The good news is that some types of memory get better. Semantic memory is the types of memory associated with concepts and general knowledge and these improve with age.
Dr. Cyr informed us about ways to put the brakes on some types of episodic memory loss. Short term memory is only about one minute long. So you need to learn how to transition short term memory into long term memory. Short term memory is no different between younger and older adults. The process of getting short term memory to long term memory is called encoding.
If you have to process memory in a deep manner age processes are minimized. As we get older we are less likely to engage in connection-making. The good news is that we are still able to do it but we need a little bit of a nudge. So if you need to remember something you need to make some kind of connection with what you want to remember. The other thing is to not cram information such as some students do before an exam. Space the retrieval of the information at various lengths like repeating the information to be remembered in various ways. Memory clues are needed and more important as we get older in order to retrieve information in the brain. Quality of processing is important; that is, we have to do something with the information learned and we have to bolster support of the recalled information.
There also needs to be motivation to learn and remember something. If the information is not needed then there is less motivation to remember it. Younger and older adults are motivated to learn different things for different reasons. Younger adults, such as students, are motivated and learn because they are used to taking instructions. Older adults are at a very different phase of life and the learning is not going to be as “indiscriminate.” Framing things as a “test” is more threatening to older adults so there is a need to frame things as a “learning opportunity.” Older adults are more selective as to how they use their cognitive abilities. They tend to prioritize what is more important.
It is easier to remember information that fits in with information that we already have and this becomes more important as we get older. Also, as we get older we are more oriented to information that is more positive relative to negative. Older adults are better at regulating their emotions, what puts them into a good mood, and how to maintain that good mood. As we get older, we begin to realize that life is finite and we tend to prioritize what is important and what is useless information. As older adults we should save material that interests us and use familiar frames of reference to make sense of new information.
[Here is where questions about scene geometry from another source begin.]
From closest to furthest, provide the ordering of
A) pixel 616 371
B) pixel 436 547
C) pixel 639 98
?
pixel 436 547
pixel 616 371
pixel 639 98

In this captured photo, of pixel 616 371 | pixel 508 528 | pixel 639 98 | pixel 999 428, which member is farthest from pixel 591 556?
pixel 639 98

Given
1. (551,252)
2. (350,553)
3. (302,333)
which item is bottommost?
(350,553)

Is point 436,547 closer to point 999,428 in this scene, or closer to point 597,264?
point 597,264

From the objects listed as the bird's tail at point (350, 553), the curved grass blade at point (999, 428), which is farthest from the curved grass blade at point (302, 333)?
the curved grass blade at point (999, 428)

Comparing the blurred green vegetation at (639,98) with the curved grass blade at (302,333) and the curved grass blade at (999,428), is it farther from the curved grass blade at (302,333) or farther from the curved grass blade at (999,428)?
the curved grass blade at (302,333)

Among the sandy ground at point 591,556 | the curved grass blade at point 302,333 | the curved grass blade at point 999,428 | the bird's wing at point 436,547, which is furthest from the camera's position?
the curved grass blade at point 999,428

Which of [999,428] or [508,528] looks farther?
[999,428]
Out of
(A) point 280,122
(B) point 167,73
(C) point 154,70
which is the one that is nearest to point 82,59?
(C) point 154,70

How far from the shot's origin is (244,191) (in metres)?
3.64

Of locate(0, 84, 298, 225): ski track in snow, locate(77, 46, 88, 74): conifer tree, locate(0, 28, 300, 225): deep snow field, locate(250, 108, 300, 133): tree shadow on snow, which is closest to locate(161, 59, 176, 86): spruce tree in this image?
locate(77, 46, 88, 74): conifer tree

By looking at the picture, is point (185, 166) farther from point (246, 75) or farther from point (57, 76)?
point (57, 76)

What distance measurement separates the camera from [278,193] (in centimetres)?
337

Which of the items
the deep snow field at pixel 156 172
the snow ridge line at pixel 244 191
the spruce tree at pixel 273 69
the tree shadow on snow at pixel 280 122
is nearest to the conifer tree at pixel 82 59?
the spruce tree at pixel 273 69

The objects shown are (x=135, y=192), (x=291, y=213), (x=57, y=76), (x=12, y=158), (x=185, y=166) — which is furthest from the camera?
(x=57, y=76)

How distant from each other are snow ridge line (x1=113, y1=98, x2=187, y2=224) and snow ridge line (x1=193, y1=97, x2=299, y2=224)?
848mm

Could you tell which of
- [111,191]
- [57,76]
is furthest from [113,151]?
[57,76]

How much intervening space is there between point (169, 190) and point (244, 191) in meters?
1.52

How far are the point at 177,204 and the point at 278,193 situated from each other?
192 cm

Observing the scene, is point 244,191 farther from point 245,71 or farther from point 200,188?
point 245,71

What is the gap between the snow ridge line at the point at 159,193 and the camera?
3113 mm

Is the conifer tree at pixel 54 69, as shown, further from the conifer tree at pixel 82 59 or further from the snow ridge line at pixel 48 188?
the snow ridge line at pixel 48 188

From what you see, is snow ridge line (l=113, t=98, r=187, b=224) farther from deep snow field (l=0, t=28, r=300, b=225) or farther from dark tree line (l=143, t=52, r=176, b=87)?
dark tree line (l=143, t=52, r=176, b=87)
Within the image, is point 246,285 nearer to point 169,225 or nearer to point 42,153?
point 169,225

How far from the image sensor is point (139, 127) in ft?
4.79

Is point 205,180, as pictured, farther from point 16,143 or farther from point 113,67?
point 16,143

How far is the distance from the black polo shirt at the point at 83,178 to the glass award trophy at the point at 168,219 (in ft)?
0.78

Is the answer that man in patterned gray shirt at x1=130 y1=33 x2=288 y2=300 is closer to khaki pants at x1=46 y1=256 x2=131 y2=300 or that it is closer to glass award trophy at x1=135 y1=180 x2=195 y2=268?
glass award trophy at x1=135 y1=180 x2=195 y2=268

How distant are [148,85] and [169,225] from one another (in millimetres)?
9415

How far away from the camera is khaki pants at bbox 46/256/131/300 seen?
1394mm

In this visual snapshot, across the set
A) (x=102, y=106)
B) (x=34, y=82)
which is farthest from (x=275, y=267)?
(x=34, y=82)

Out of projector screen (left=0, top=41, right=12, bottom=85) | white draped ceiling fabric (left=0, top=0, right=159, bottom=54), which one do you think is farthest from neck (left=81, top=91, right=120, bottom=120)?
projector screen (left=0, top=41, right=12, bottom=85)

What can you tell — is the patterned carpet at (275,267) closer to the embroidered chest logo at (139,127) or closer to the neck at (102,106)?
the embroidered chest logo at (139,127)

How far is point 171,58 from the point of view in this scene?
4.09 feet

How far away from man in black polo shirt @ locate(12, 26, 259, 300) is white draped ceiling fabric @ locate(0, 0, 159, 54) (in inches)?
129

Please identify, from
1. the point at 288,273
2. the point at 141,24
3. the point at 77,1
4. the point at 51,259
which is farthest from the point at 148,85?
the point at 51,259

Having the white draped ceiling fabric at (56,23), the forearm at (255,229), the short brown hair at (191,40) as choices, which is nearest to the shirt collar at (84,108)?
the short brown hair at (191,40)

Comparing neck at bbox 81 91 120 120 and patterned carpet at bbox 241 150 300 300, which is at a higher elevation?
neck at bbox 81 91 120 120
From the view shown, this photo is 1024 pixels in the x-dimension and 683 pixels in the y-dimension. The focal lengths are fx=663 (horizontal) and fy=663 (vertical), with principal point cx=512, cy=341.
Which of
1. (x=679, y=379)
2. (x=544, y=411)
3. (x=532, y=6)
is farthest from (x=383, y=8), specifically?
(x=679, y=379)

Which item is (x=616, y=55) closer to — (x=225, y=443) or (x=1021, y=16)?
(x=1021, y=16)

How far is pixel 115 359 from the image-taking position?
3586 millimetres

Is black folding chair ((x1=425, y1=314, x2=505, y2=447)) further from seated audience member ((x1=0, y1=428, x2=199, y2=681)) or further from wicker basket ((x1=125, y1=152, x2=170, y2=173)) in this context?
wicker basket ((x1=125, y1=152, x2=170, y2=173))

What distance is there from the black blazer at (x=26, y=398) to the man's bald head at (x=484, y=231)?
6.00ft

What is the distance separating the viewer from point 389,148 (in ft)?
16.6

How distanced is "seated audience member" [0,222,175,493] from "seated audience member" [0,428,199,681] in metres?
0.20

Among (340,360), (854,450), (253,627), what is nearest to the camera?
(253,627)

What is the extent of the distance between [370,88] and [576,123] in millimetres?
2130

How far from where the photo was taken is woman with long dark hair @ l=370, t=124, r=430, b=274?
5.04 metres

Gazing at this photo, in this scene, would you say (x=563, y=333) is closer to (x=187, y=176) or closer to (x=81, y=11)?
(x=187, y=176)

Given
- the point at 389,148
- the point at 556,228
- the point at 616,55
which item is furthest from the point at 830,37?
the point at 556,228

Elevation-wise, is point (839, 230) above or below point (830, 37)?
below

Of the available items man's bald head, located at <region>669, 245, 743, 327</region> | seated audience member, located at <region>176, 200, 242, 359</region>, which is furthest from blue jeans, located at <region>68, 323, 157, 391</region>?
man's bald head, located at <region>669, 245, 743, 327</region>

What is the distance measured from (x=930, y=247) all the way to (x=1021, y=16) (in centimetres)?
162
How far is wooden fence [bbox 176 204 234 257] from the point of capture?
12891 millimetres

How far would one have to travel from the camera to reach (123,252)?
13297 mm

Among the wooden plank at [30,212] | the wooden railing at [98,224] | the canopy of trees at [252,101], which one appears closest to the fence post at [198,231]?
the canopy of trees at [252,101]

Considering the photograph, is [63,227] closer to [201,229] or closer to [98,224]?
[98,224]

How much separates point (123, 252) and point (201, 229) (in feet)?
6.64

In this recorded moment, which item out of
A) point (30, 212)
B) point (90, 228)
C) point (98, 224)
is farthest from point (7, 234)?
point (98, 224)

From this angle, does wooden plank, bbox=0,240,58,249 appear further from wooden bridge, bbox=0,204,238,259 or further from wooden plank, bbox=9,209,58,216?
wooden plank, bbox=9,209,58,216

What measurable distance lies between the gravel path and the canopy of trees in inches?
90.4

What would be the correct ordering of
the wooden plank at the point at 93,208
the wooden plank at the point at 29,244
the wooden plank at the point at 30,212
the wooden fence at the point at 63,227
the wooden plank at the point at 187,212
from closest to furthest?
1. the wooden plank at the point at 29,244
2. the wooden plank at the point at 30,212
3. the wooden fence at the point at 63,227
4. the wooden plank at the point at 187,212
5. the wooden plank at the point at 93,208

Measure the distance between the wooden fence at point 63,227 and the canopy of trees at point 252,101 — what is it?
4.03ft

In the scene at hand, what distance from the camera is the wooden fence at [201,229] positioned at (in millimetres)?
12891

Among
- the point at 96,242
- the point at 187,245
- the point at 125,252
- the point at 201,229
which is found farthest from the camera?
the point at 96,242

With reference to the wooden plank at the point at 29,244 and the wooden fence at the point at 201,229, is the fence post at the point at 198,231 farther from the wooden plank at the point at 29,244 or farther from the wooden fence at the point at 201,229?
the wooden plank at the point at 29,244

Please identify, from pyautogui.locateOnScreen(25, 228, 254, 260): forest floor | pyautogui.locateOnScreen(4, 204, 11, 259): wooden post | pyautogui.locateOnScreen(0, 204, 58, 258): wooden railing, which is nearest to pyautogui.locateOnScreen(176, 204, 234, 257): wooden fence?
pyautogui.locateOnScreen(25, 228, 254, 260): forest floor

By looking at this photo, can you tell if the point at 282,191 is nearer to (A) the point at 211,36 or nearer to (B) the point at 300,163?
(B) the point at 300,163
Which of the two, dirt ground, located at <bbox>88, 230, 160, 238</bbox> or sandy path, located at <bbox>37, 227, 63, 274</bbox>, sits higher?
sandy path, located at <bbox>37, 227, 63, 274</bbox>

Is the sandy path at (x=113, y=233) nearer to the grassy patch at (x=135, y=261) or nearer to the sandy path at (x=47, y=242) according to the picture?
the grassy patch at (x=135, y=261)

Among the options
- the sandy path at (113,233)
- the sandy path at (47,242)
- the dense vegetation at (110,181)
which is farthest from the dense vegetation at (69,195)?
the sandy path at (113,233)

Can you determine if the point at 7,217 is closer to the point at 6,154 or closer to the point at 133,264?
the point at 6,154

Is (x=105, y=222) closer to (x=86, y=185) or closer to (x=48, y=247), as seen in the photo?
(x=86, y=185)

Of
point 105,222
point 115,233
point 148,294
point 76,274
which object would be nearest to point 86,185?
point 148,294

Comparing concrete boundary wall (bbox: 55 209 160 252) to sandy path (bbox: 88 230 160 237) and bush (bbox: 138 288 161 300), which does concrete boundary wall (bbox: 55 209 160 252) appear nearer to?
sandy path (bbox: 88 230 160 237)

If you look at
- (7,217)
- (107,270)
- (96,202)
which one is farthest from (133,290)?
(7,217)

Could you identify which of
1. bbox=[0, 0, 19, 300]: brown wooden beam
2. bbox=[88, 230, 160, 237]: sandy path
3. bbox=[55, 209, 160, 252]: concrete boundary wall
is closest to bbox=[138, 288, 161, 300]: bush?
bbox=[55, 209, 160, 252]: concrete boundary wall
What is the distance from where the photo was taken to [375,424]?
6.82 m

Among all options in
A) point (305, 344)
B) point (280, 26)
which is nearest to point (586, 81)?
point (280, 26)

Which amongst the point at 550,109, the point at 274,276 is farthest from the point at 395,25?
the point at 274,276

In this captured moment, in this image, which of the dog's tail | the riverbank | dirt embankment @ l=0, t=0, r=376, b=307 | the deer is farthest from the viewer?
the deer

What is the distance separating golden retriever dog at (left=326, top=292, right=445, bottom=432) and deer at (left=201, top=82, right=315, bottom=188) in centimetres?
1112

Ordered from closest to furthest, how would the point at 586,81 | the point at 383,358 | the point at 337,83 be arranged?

Regarding the concept of “use it or lose it”… the brain is not a muscle and doing brain games is not a good use of your time. Essentially when you do these types of games you get better but that is due to repetition and not memory retention. It’s not the best way to stay cognitively engaged. What we should do is to stay active. Socializing and learning new skills is important for productive/active engagement. Learning something new is better especially if it is cognitively engaging and variety is the spice of life. It’s not one kind of activity but doing a variety of activities. Choose activities that are reasonably complex and varied. Developing strategies is more important than improving on a single task.
What' s the truth about computers? Does using a computer help with memory? Yes, but they tend to make us lazy. Studies have shown that handwriting is a better way to help remember things. Writing something down helps you to remember better but you need to be selective as to what you write. Should you make notes? Yes, but effort is the ally of learning and memory. Keep your mind busy! with social engagement in life.
Is physical exercising helpful? Absolutely. You need to get your heart rate up and aerobic exercise is the best.
Dr. Cyr responded to questions from the membership following her presentation.